Other aspects of Premier League Lacrosse make the game even more similar to box lacrosse than prior field leagues. “I think the PLL is the closest field lacrosse you’ll ever see to box lacrosse with the shorter field and the shorter shot clock,” MacKay explained, “you see a lot of transition, a lot of two-point goals.”

That creativity and skill can also manifest in some “wow” moments, like we saw on Byrne’s goal this past weekend. The biggest one of those moments came last season against Chrome LC, and it was Byrne, once again, causing us to reach down and pick our jaws up off the floor.

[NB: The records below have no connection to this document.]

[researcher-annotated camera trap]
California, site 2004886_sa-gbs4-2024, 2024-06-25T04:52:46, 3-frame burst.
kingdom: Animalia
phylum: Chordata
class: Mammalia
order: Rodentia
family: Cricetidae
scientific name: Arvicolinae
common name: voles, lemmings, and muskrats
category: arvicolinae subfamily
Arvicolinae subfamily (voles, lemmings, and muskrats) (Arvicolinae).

When Andy Towers says that the box players “bring a craftiness, and a slickness, and a poise to decisions that have to be made very, very quickly,” I think this is what he meant.

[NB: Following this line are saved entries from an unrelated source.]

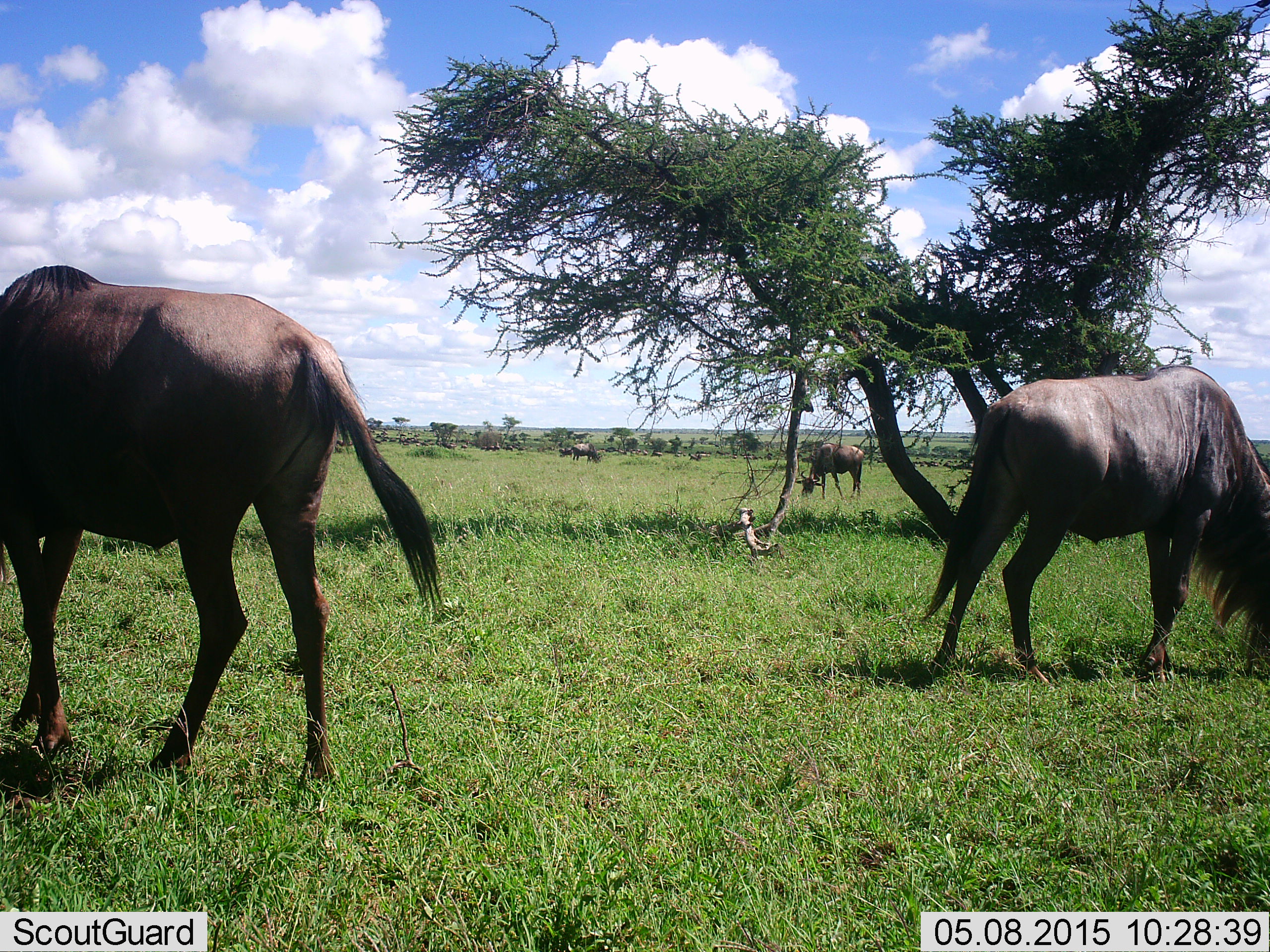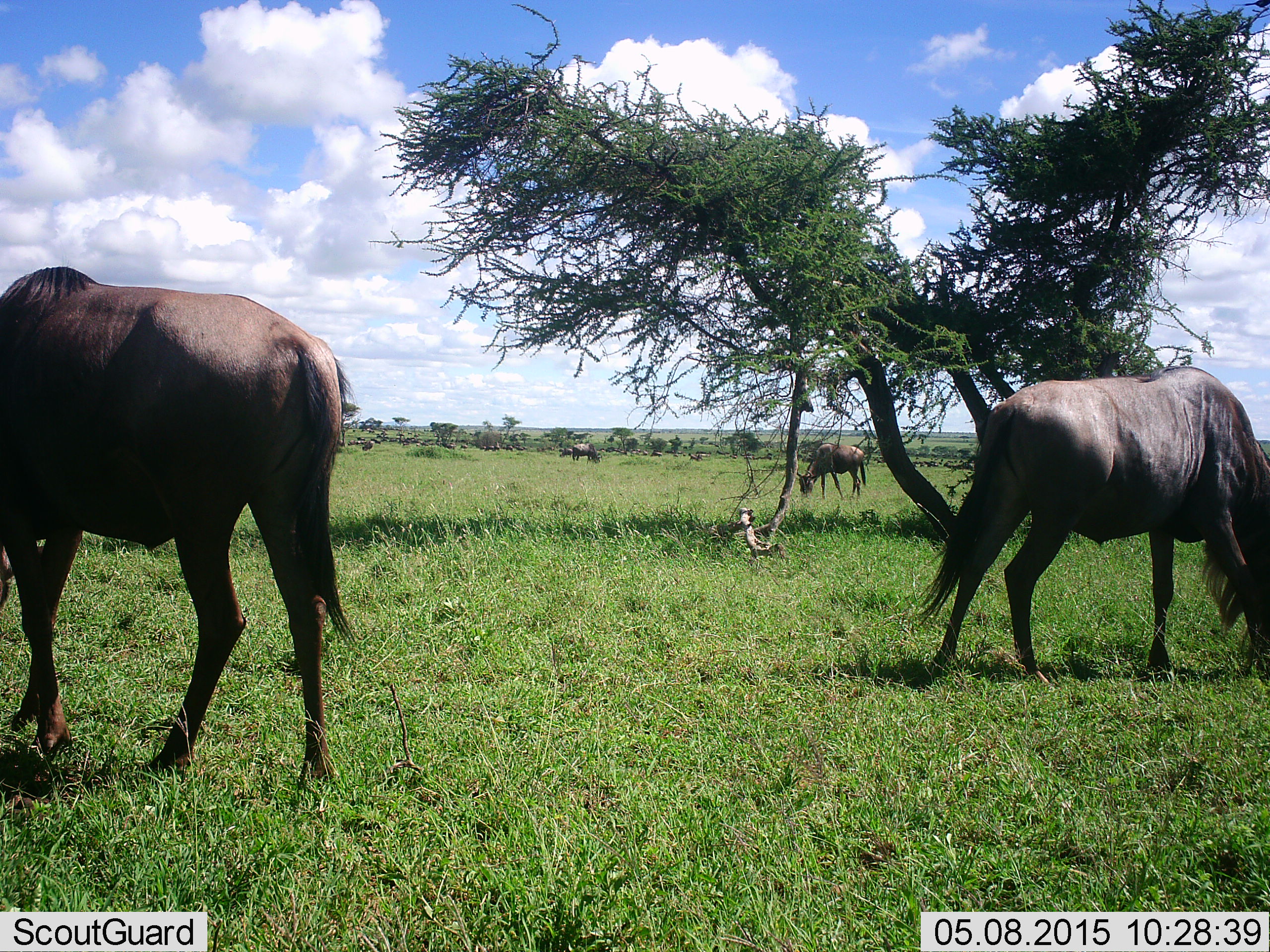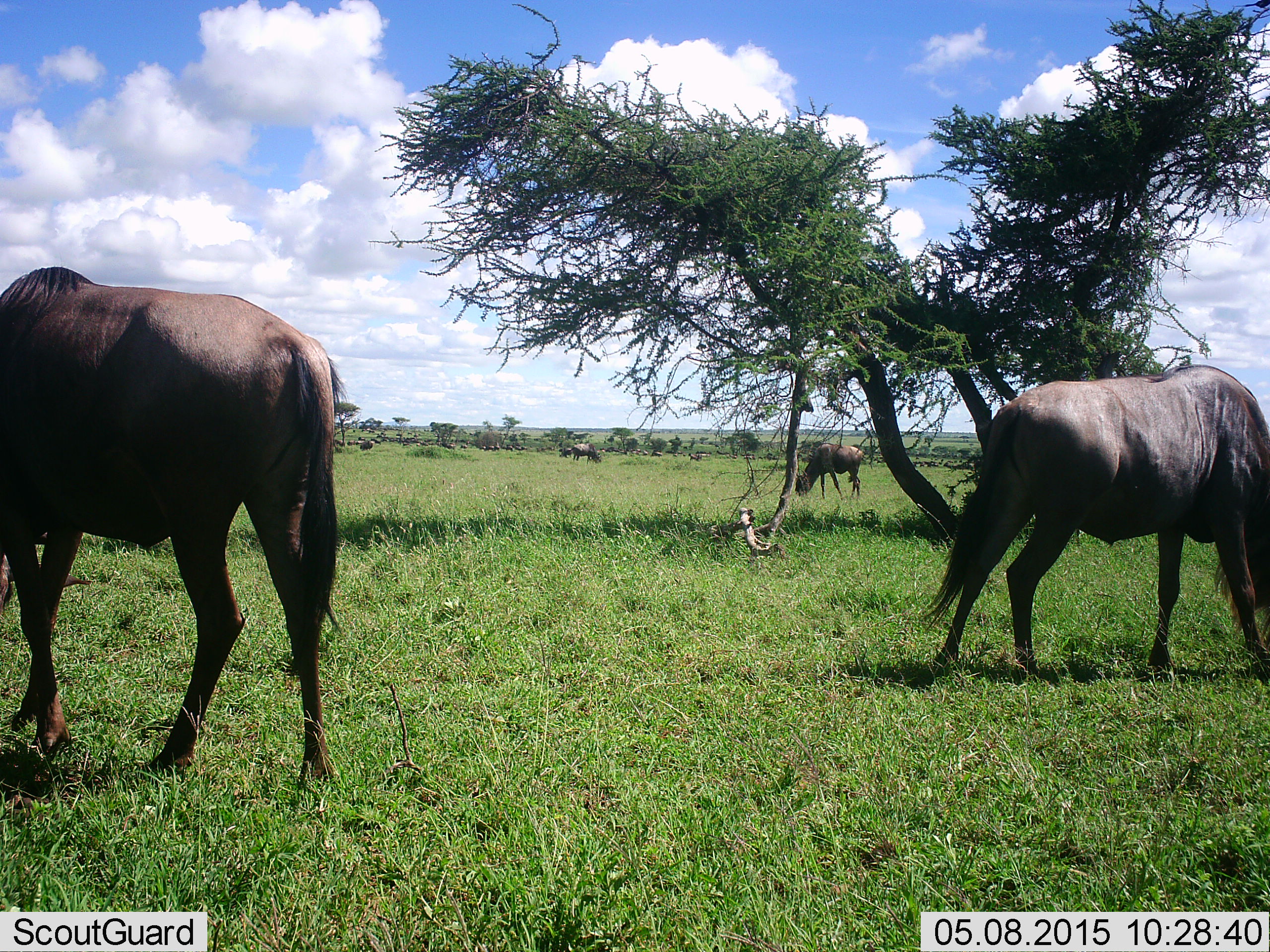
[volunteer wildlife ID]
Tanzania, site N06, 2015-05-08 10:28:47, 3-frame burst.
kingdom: Animalia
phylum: Chordata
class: Mammalia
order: Artiodactyla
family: Bovidae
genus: Connochaetes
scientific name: Connochaetes taurinus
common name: blue wildebeest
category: wildebeest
Wildebeest (blue wildebeest) (Connochaetes taurinus), count 4. Behavior (volunteer vote fractions): standing 20%, resting 0%, moving 0%, interacting 0%. Young present (vote fraction): 0%. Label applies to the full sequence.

The funny thing about that goal, is that Cloutier tried an awfully similar move a few games before that when he was with Atlas, sending the ball mere inches over the crossbar. With Cloutier being his roommate, Byrne knew the play the instant I brought it up.

“Chris would tell me, ‘Man, you know I’m like this close to being you,’” he laughed.

Cloutier, like Berg and the other Canadians brought on, will have an outsized opportunity to establish himself as a top-end player in the PLL with the opportunity he has on the Chaos playing with his Bandits teammates and other indoor studs.

“Sometimes you see some Canadian players going to other teams, and they might not do as well because they don’t know how to fit them in to that American-style offense,” Byrne said, “that’s why you’re going to see some new faces for us really get a lot more attention this year.”

It’s two-man games. It’s behind-the-backs. It’s no-looks, through-the-legs, around-the-worlds, dips-and-dunks, deadly fakes, flip passes, one-handers and “no-no-no-no…YES!” goals. But at the end of the day, it’s simply about fielding the best lacrosse team.

Towers, Byrne and MacKay all stressed that this team was all about winning and establishing a team with a great locker room and culture that could translate into on-field success.

Towers summed it up succinctly. “We’re just trying to get guys that are humble, and that are tough as shit,” he said. And hey, if they come together to play lacrosse in a manner that very few in the world can, then that doesn’t hurt either.

In an effort to hammer home the box lacrosse reputation, I suggested to Byrne that the team wear box helmets – hockey-style helmets with a lacrosse cage. “I’m sure a lot of guys would be down,” he chuckled, “but if it rains we’re screwed.” For now, we’ll have to stick to all of the other box lacrosse characteristics that give this team its identity.